By JENNIFER ANN G. AMBANTA
THE NATIONAL Museum has declared the 82-year-old UST Main Building, the Central Seminary, the Arch of the Centuries, and UST’s open spaces as “National Cultural Treasures” ahead of the University’s Quadricentennial in 2011.
This is the first time for an educational institution to join the roster of National Cultural Treasures, with the majority of such structures being churches, and the rest being terrestrial landmarks, intangible cultural property, and movable objects.
The January 25 declaration followed the unveiling of the nearly century-old painting “The Foundation of the University of Santo Tomas by Archbishop Benavides,” restored through the Museum of Arts and Sciences’ Heritage Conservation Fund.
Section 3 of the Cultural Properties Preservation and Protection Act states that a “National Cultural Treasure is a unique object found locally, possessing outstanding historical, cultural, artistic, and/or scientific value, which is significant and important to this country and nation.”
The countdown to UST’s 400th year officially began last December 18, with the unveiling of four “quadricentennial symbols” before a record crowd that bore witness to the University’s “most memorable” Christmas celebration.
An estimated 50,000 people who attended the annual Paskuhan saw the launching of the quadricentennial flag, countdown clock, song, and prayer at the “Countdown, Count Me In!” program themed “4 horas, 4 dias, 400 days, 400 taon,” which represented the three cultures— Spanish, American, and Filipino— that defined UST’s history.

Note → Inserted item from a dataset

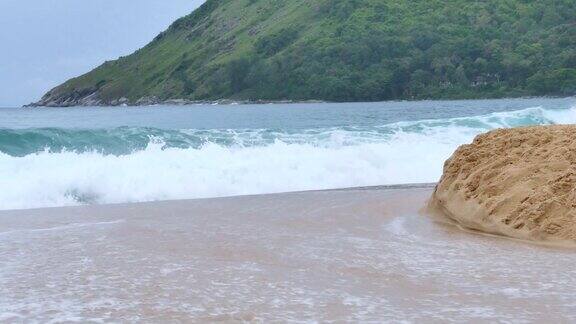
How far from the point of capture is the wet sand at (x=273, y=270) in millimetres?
4652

After a parade of costumes from the Spanish colonial era to the 21st century, the four-hour program started with the recitation of the quadricentennial prayer by Fr. Pompeyo de Mesa, O.P. over a candle lighting ceremony at the UST field. This was followed by the lighting of the 80-foot Christmas tree and University grounds, and the revelation of the quadricentennial flag.
The “Q flag,” designed by Fine Arts Regent Fr. Edgardo Alaurin, O.P., and former Varsitarian assistant art director Jonathan Gamalinda, bears the sun and the Dominican cross from the UST logo along with an embroidered “2011” at the center, the statue of UST founder Miguel de Benavides, the Main Building, and doves. The upper horizontal half of the flag is colored yellow to symbolize St. Thomas Aquinas, while the other half is colored blue symbolizing the University’s Marian devotion.
The image of Benavides’ statue is found at the left side “to signify [UST’s] passion for education,” while doves soar from his finger tip as a symbol of the Thomasian free spirit.